L’art de renaître après la chute.

La rebondance, c’est ce moment où, ayant touché le fond, on trouve la force de transformer la cicatrice en graine, la douleur en moteur, la chute en forge.

Ce n’est pas le déni de la chute, mais son usage : un tremplin invisible, forgé dans le silence et l’épuisement.


Définition courte

Renaissance née du fond touché.


Étymologie

Du préfixe re- (à nouveau) et de bondance, issu à la fois de bondir (s’élancer après impact) et d’abondance (richesse, profusion).

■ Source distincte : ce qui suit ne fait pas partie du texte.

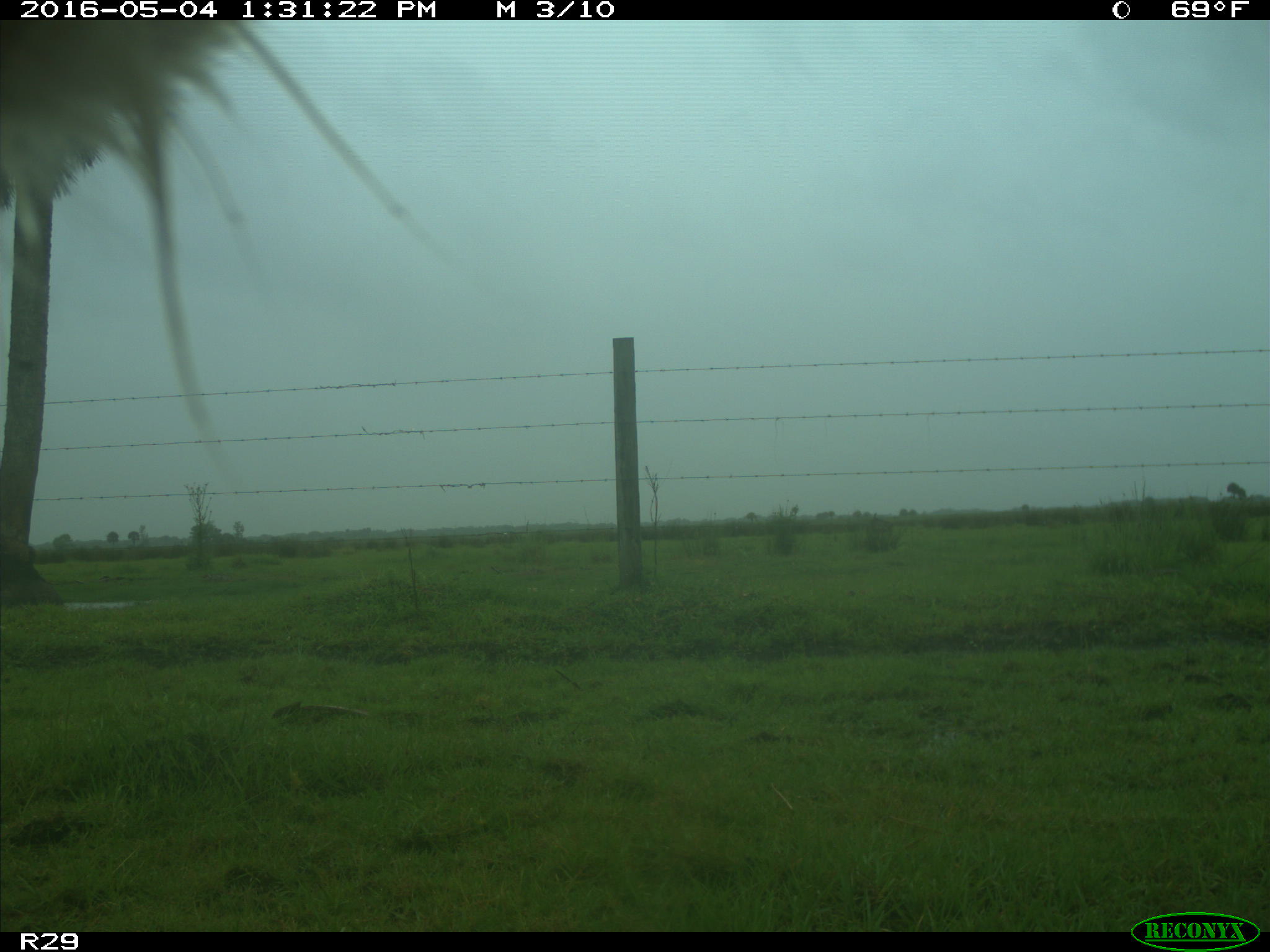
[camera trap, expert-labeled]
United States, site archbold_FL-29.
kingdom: Animalia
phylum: Chordata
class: Mammalia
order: Artiodactyla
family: Bovidae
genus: Bos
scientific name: Bos taurus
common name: domestic cow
Bos taurus (domestic cow).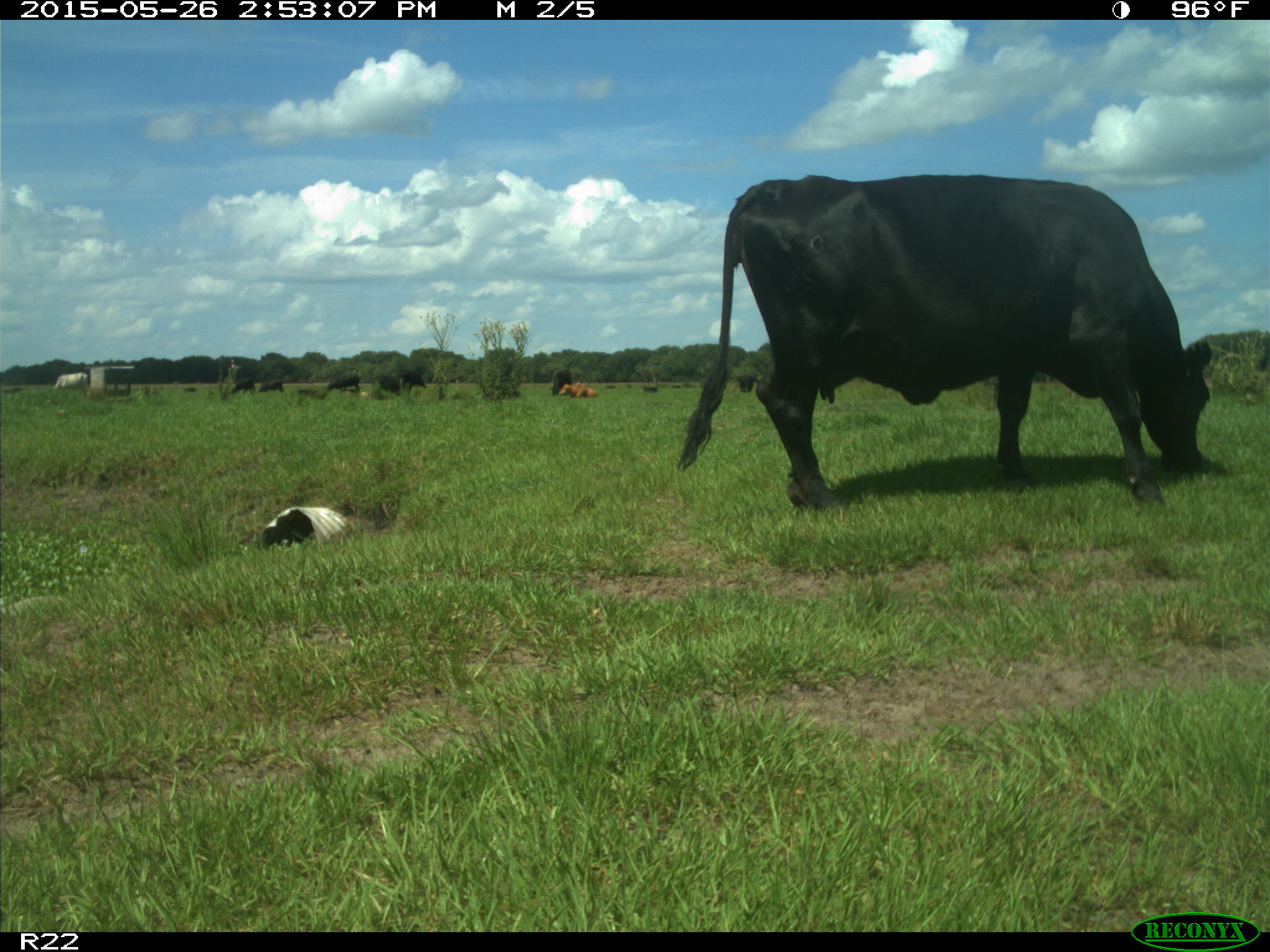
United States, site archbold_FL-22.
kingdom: Animalia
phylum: Chordata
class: Mammalia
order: Artiodactyla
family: Bovidae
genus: Bos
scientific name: Bos taurus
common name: domestic cow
Bos taurus (domestic cow).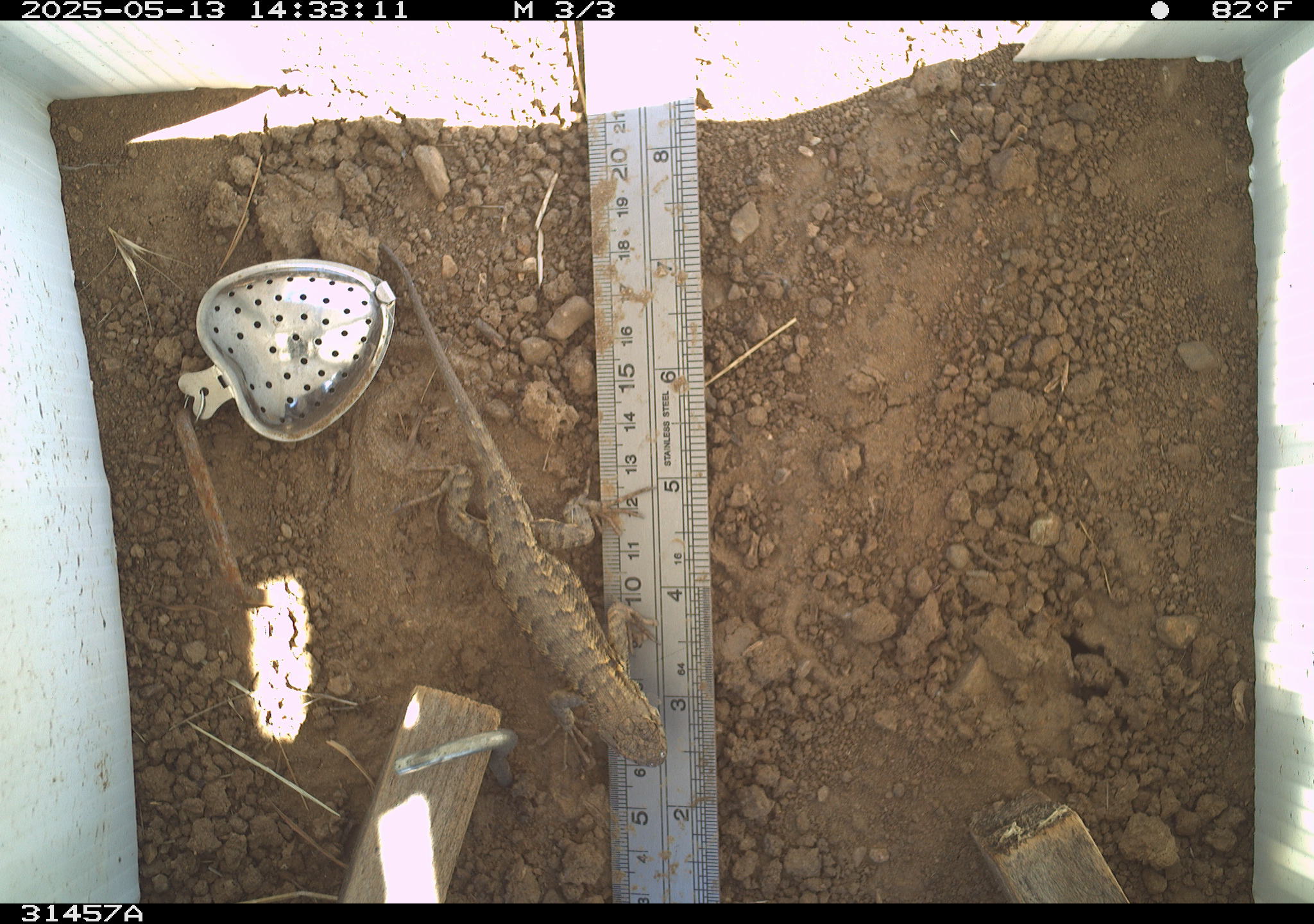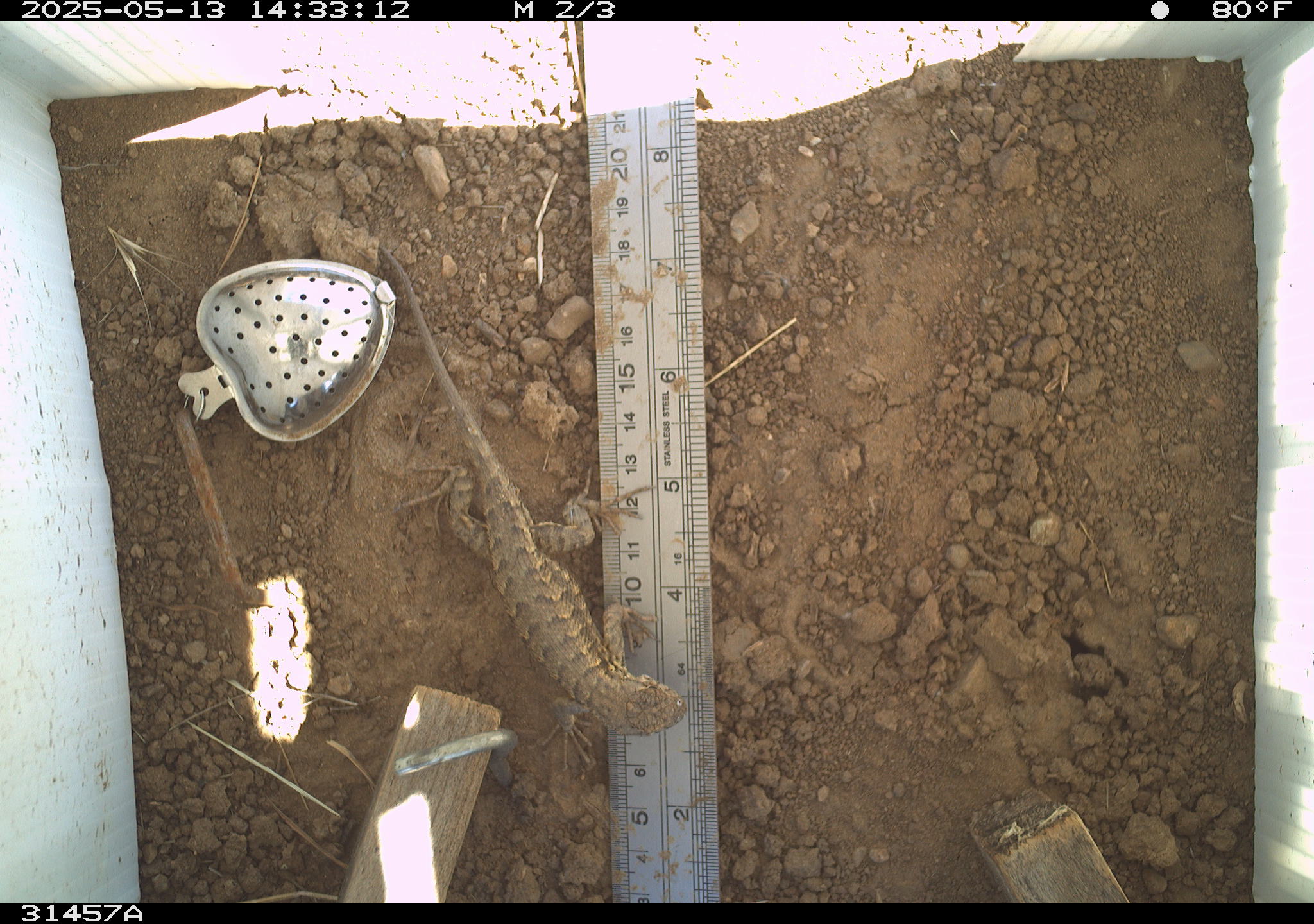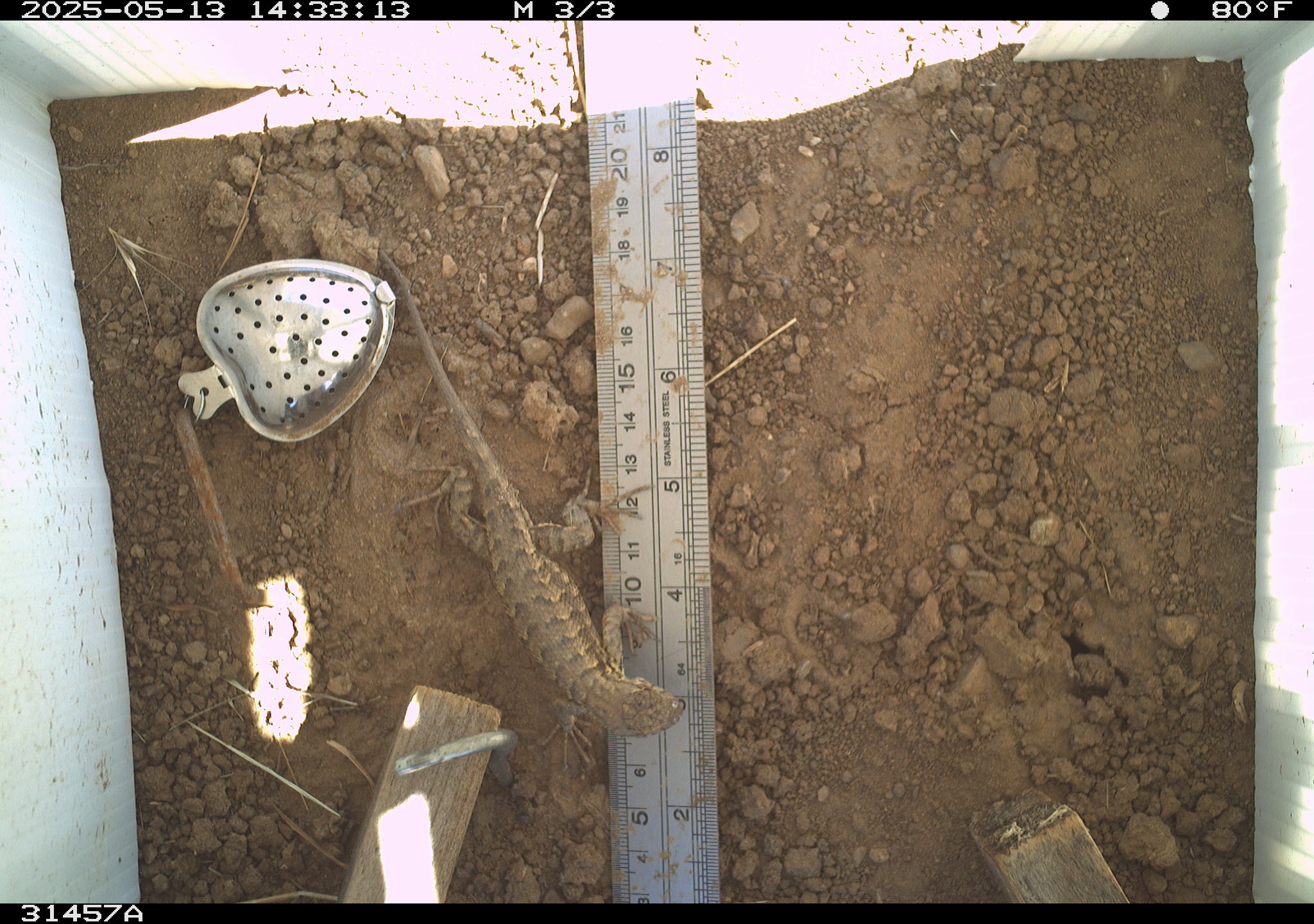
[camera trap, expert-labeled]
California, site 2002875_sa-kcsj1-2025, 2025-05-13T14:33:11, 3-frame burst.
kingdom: Animalia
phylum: Chordata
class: Reptilia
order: Squamata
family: Phrynosomatidae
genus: Sceloporus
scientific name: Sceloporus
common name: spiny lizards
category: sceloporus species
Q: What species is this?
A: Sceloporus species (spiny lizards) (Sceloporus).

Le mot évoque donc une abondance née du rebond, une fécondité inattendue qui surgit du choc.

La rebondance n’est pas le retour à l’identique, mais une recréation : la chute devient source.


Haïku

Sous la cendre froide,

un germe luit, têtu, vivant —

c’est la rebondance.


Exemple en contexte

« De sa faillite, elle a fait une œuvre. C’était sa rebondance : la douleur transformée en création. »


🥖 Remarque rabelaisienne

L’homme tombe comme il vit : la bouche ouverte.

Et s’il rebondit, c’est parce qu’il a gardé un peu d’appétit au fond du gouffre.

Car la vie, même cabossée, reste une grande table : on s’y relève pour resservir.